Problem to work on » Rewrite the items from the line containing "equipos topograficos (1)" through the line containing "3673 Main St - Photo 15", changing "Street" to "Road" and leaving everything else as it is. Give only these items and omit the pictures.

Entries provided »
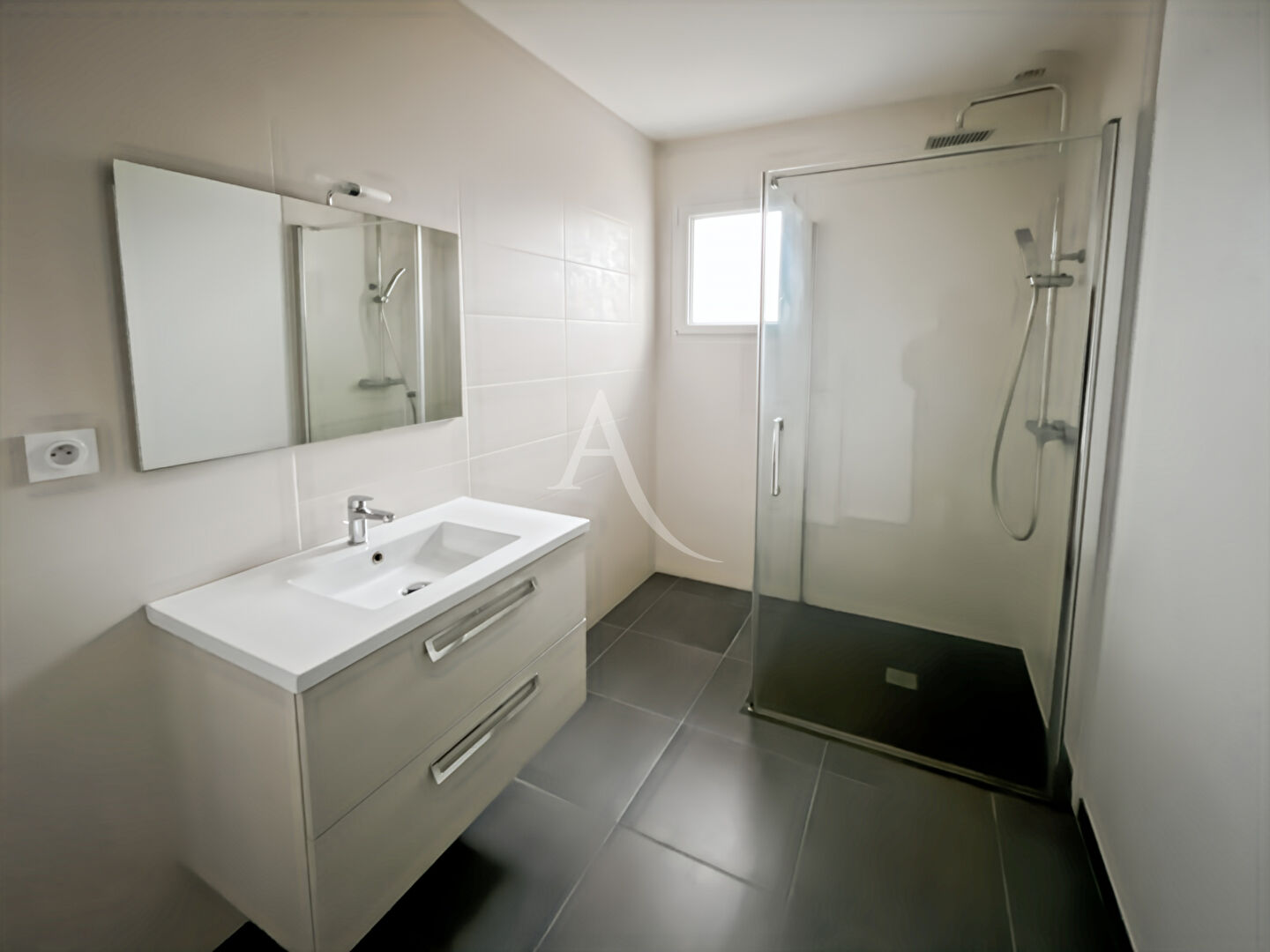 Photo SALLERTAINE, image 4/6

---

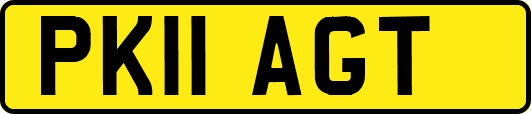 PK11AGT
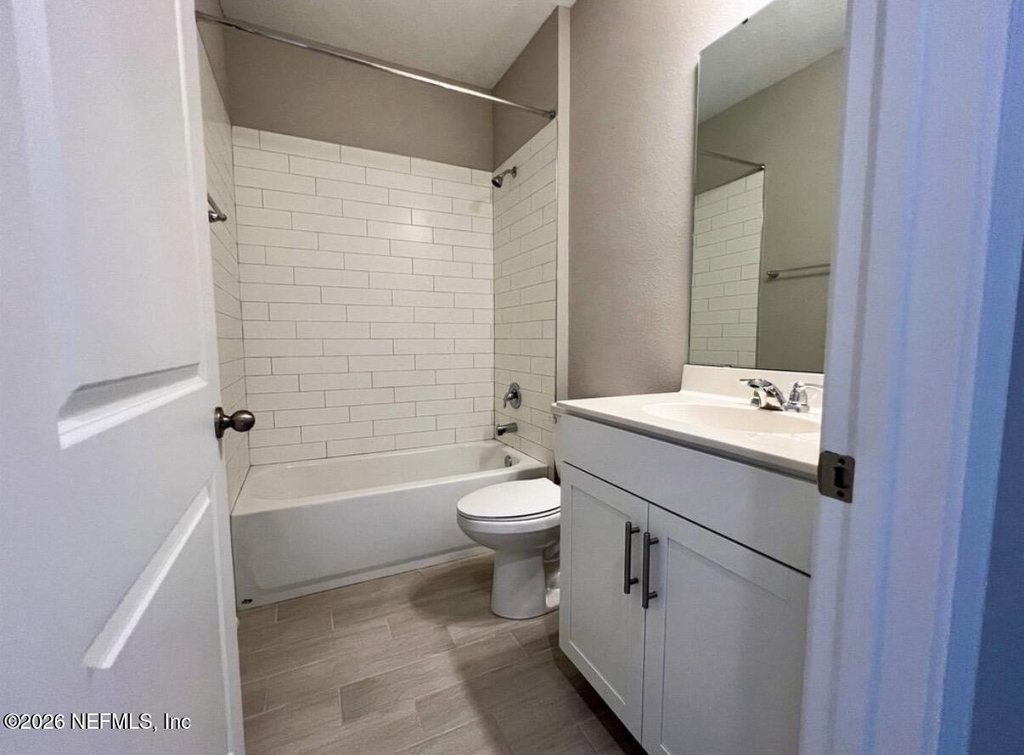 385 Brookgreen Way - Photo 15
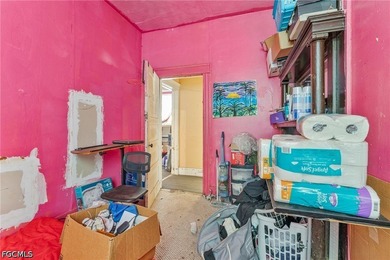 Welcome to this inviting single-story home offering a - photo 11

...

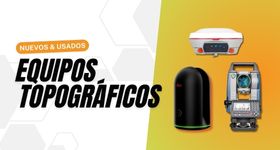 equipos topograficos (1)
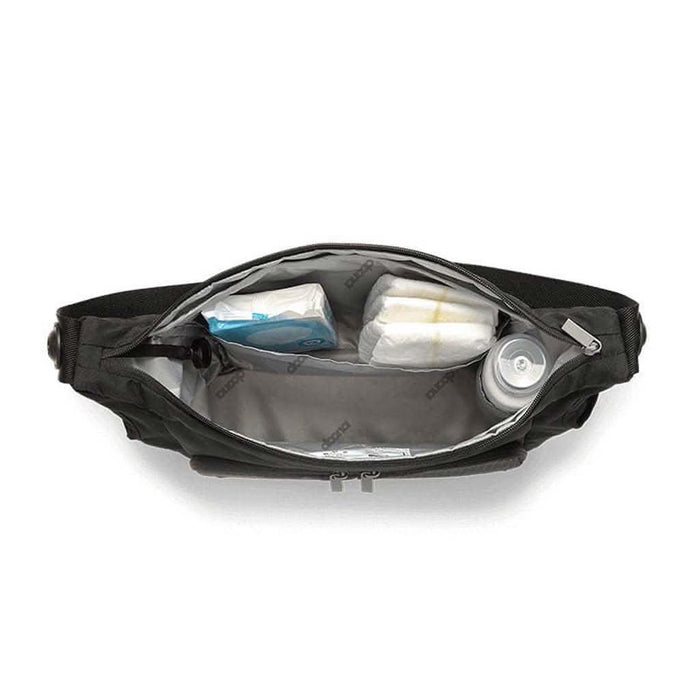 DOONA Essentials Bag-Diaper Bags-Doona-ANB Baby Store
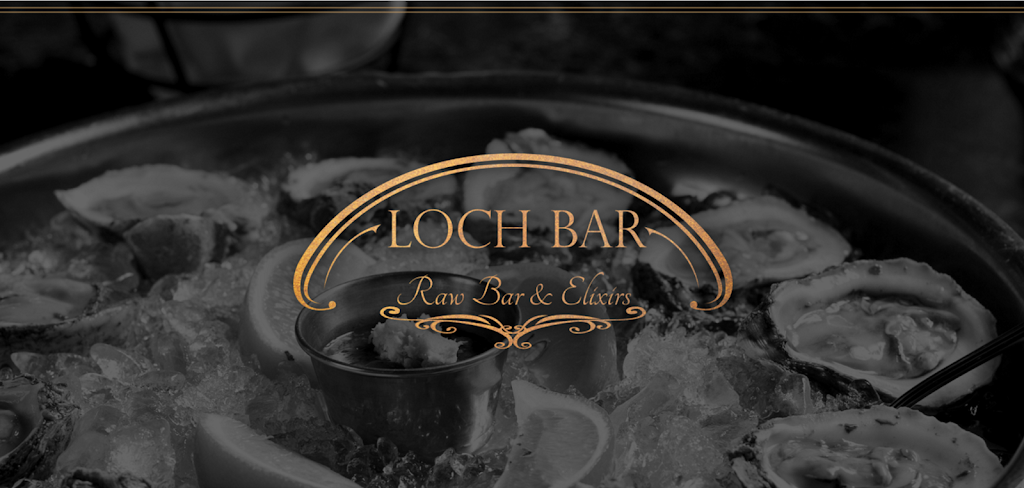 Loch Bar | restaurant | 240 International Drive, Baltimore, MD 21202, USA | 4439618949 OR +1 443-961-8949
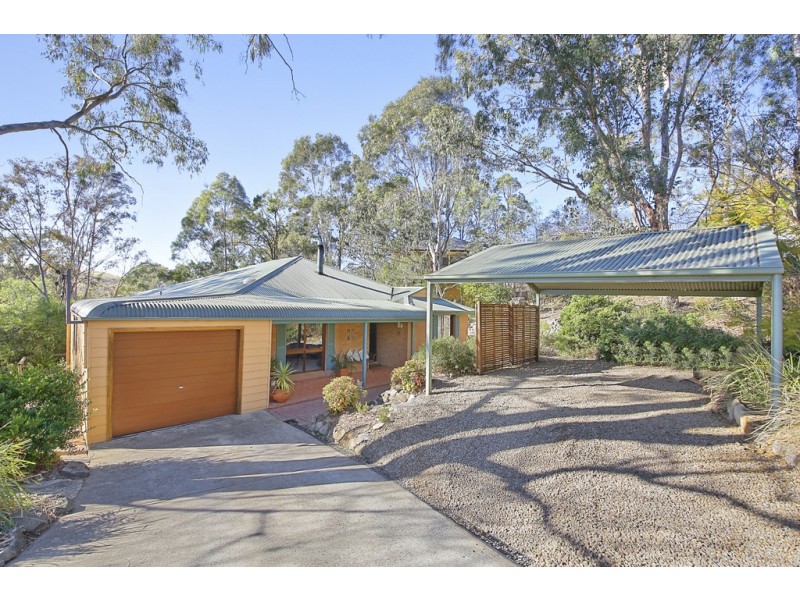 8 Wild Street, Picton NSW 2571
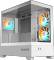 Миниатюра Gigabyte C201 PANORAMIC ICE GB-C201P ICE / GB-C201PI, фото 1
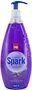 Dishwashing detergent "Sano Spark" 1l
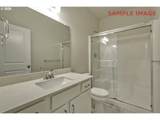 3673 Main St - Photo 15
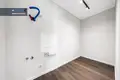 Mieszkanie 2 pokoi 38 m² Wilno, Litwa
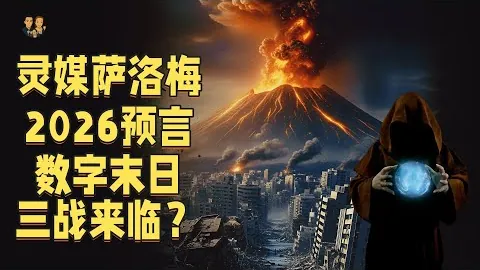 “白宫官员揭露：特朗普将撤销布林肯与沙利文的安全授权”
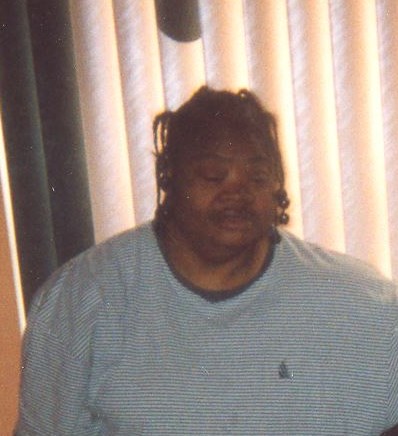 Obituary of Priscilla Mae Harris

Answer section »
 equipos topograficos (1)
 DOONA Essentials Bag-Diaper Bags-Doona-ANB Baby Store
 Loch Bar | restaurant | 240 International Drive, Baltimore, MD 21202, USA | 4439618949 OR +1 443-961-8949
 8 Wild Road, Picton NSW 2571
 Миниатюра Gigabyte C201 PANORAMIC ICE GB-C201P ICE / GB-C201PI, фото 1
 Dishwashing detergent "Sano Spark" 1l
 3673 Main St - Photo 15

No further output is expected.